= Meagher Electronics =

Meagher Electronics was a Monterey, California, company which was founded in 1947 by Jim Meagher. It included a recording studio which recorded early demos for Joan Baez, her sister, Mimi Farina and her sister's husband, Richard Farina. The company also repaired all sorts of home entertainment equipment, focusing on professional and semi professional sound equipment and high end home systems. It had a huge, high warehouse space in which literally hundreds of old wooden console radios and phonographs dating back to the 1920s were stacked to the rafters. Meagher used to explain that these had been left by customers who chose not to pick them up instead of paying the repair estimate charges.

The firm was also a commercial sound installation company and one of the first Altec Lansing dealers in the country, with catalogues and equipment going back to 1947. It provided the sound system for most of the concerts and live events in the Monterey area in the 1950s through the 1970s, from folk to jazz to Roger Williams It also recorded the first gold jazz album, Erroll Garner's Concert by the Sea in the mid-1950s on a portable mono Ampex 601 tape recorder which remained a prize possession for many years.

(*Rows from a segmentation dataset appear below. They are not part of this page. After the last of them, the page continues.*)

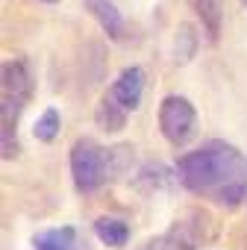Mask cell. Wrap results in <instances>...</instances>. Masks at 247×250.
<instances>
[{
	"label": "cell",
	"mask_w": 247,
	"mask_h": 250,
	"mask_svg": "<svg viewBox=\"0 0 247 250\" xmlns=\"http://www.w3.org/2000/svg\"><path fill=\"white\" fill-rule=\"evenodd\" d=\"M59 130H62V121H59V112L50 106V109H44L41 115H39V121L33 124V136L39 139V142H53L56 136H59Z\"/></svg>",
	"instance_id": "7c38bea8"
},
{
	"label": "cell",
	"mask_w": 247,
	"mask_h": 250,
	"mask_svg": "<svg viewBox=\"0 0 247 250\" xmlns=\"http://www.w3.org/2000/svg\"><path fill=\"white\" fill-rule=\"evenodd\" d=\"M71 177L80 194H94L109 180V153L88 136L71 145Z\"/></svg>",
	"instance_id": "7a4b0ae2"
},
{
	"label": "cell",
	"mask_w": 247,
	"mask_h": 250,
	"mask_svg": "<svg viewBox=\"0 0 247 250\" xmlns=\"http://www.w3.org/2000/svg\"><path fill=\"white\" fill-rule=\"evenodd\" d=\"M94 232L97 238L106 244V247H124L130 241V227L127 221H121V218H112V215H103L94 221Z\"/></svg>",
	"instance_id": "30bf717a"
},
{
	"label": "cell",
	"mask_w": 247,
	"mask_h": 250,
	"mask_svg": "<svg viewBox=\"0 0 247 250\" xmlns=\"http://www.w3.org/2000/svg\"><path fill=\"white\" fill-rule=\"evenodd\" d=\"M127 115H130V112L106 91V94L100 97V103H97L94 121H97V127L106 130V133H121L124 127H127Z\"/></svg>",
	"instance_id": "52a82bcc"
},
{
	"label": "cell",
	"mask_w": 247,
	"mask_h": 250,
	"mask_svg": "<svg viewBox=\"0 0 247 250\" xmlns=\"http://www.w3.org/2000/svg\"><path fill=\"white\" fill-rule=\"evenodd\" d=\"M136 250H194V244L183 235V229L177 227L174 232H168V235H159V238H150V241H144L142 247H136Z\"/></svg>",
	"instance_id": "4fadbf2b"
},
{
	"label": "cell",
	"mask_w": 247,
	"mask_h": 250,
	"mask_svg": "<svg viewBox=\"0 0 247 250\" xmlns=\"http://www.w3.org/2000/svg\"><path fill=\"white\" fill-rule=\"evenodd\" d=\"M197 33H194V27L191 24H180L177 27V36H174V62L177 65H185V62H191L194 59V53H197Z\"/></svg>",
	"instance_id": "8fae6325"
},
{
	"label": "cell",
	"mask_w": 247,
	"mask_h": 250,
	"mask_svg": "<svg viewBox=\"0 0 247 250\" xmlns=\"http://www.w3.org/2000/svg\"><path fill=\"white\" fill-rule=\"evenodd\" d=\"M0 74H3V77H0V80H3V94L21 100L27 106L30 97H33V77H30L27 65L21 59H9V62H3V71H0Z\"/></svg>",
	"instance_id": "5b68a950"
},
{
	"label": "cell",
	"mask_w": 247,
	"mask_h": 250,
	"mask_svg": "<svg viewBox=\"0 0 247 250\" xmlns=\"http://www.w3.org/2000/svg\"><path fill=\"white\" fill-rule=\"evenodd\" d=\"M177 180L215 206L238 209L247 203V159L226 142H206L203 147L183 153L177 162Z\"/></svg>",
	"instance_id": "6da1fadb"
},
{
	"label": "cell",
	"mask_w": 247,
	"mask_h": 250,
	"mask_svg": "<svg viewBox=\"0 0 247 250\" xmlns=\"http://www.w3.org/2000/svg\"><path fill=\"white\" fill-rule=\"evenodd\" d=\"M197 18L203 21L206 39L218 42L221 39V24H224V0H191Z\"/></svg>",
	"instance_id": "9c48e42d"
},
{
	"label": "cell",
	"mask_w": 247,
	"mask_h": 250,
	"mask_svg": "<svg viewBox=\"0 0 247 250\" xmlns=\"http://www.w3.org/2000/svg\"><path fill=\"white\" fill-rule=\"evenodd\" d=\"M241 3H244V6H247V0H241Z\"/></svg>",
	"instance_id": "9a60e30c"
},
{
	"label": "cell",
	"mask_w": 247,
	"mask_h": 250,
	"mask_svg": "<svg viewBox=\"0 0 247 250\" xmlns=\"http://www.w3.org/2000/svg\"><path fill=\"white\" fill-rule=\"evenodd\" d=\"M109 94L127 109V112H136L139 103H142V94H144V71L139 65L133 68H124L118 74V80L109 85Z\"/></svg>",
	"instance_id": "277c9868"
},
{
	"label": "cell",
	"mask_w": 247,
	"mask_h": 250,
	"mask_svg": "<svg viewBox=\"0 0 247 250\" xmlns=\"http://www.w3.org/2000/svg\"><path fill=\"white\" fill-rule=\"evenodd\" d=\"M85 9L91 12V18L100 24V30L112 42H121L124 39L127 27H124V18H121V12H118L115 3H109V0H85Z\"/></svg>",
	"instance_id": "8992f818"
},
{
	"label": "cell",
	"mask_w": 247,
	"mask_h": 250,
	"mask_svg": "<svg viewBox=\"0 0 247 250\" xmlns=\"http://www.w3.org/2000/svg\"><path fill=\"white\" fill-rule=\"evenodd\" d=\"M159 130L174 147L188 145L197 133V112H194L191 100H185L180 94L162 97V103H159Z\"/></svg>",
	"instance_id": "3957f363"
},
{
	"label": "cell",
	"mask_w": 247,
	"mask_h": 250,
	"mask_svg": "<svg viewBox=\"0 0 247 250\" xmlns=\"http://www.w3.org/2000/svg\"><path fill=\"white\" fill-rule=\"evenodd\" d=\"M33 250H77V229L74 227H53L33 235Z\"/></svg>",
	"instance_id": "ba28073f"
},
{
	"label": "cell",
	"mask_w": 247,
	"mask_h": 250,
	"mask_svg": "<svg viewBox=\"0 0 247 250\" xmlns=\"http://www.w3.org/2000/svg\"><path fill=\"white\" fill-rule=\"evenodd\" d=\"M41 3H59V0H41Z\"/></svg>",
	"instance_id": "5bb4252c"
}]
</instances>
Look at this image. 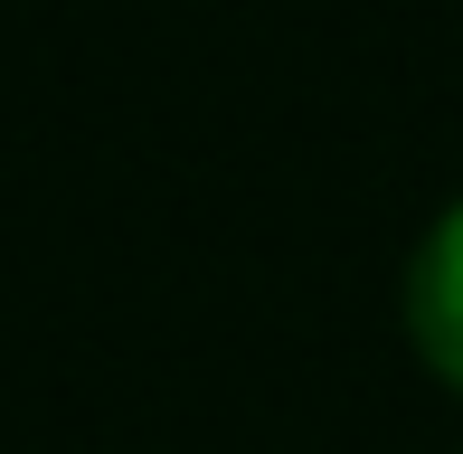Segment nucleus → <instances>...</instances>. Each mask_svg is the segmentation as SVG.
<instances>
[{
  "mask_svg": "<svg viewBox=\"0 0 463 454\" xmlns=\"http://www.w3.org/2000/svg\"><path fill=\"white\" fill-rule=\"evenodd\" d=\"M397 322H407V350L426 360V379L445 398H463V190L416 227L407 284H397Z\"/></svg>",
  "mask_w": 463,
  "mask_h": 454,
  "instance_id": "obj_1",
  "label": "nucleus"
}]
</instances>
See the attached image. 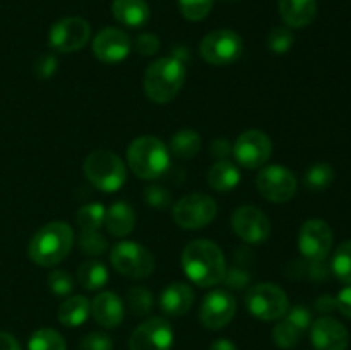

The Monterey Jazz Festival contracted Meagher to provide their sound reinforcement system from the beginning of its existence in 1958 and the firm was extremely conscientious about providing the best quality sound possible, often using recording quality condenser microphones and custom designed loudspeaker arrays. The company supplied sound reinforcement systems for the Big Sur Folk Festivals and assisted Harry McCune Sound from San Francisco and their sound designer Abe Jacob, who was contracted to provide the sound system for the Monterey Pop Festival in 1967.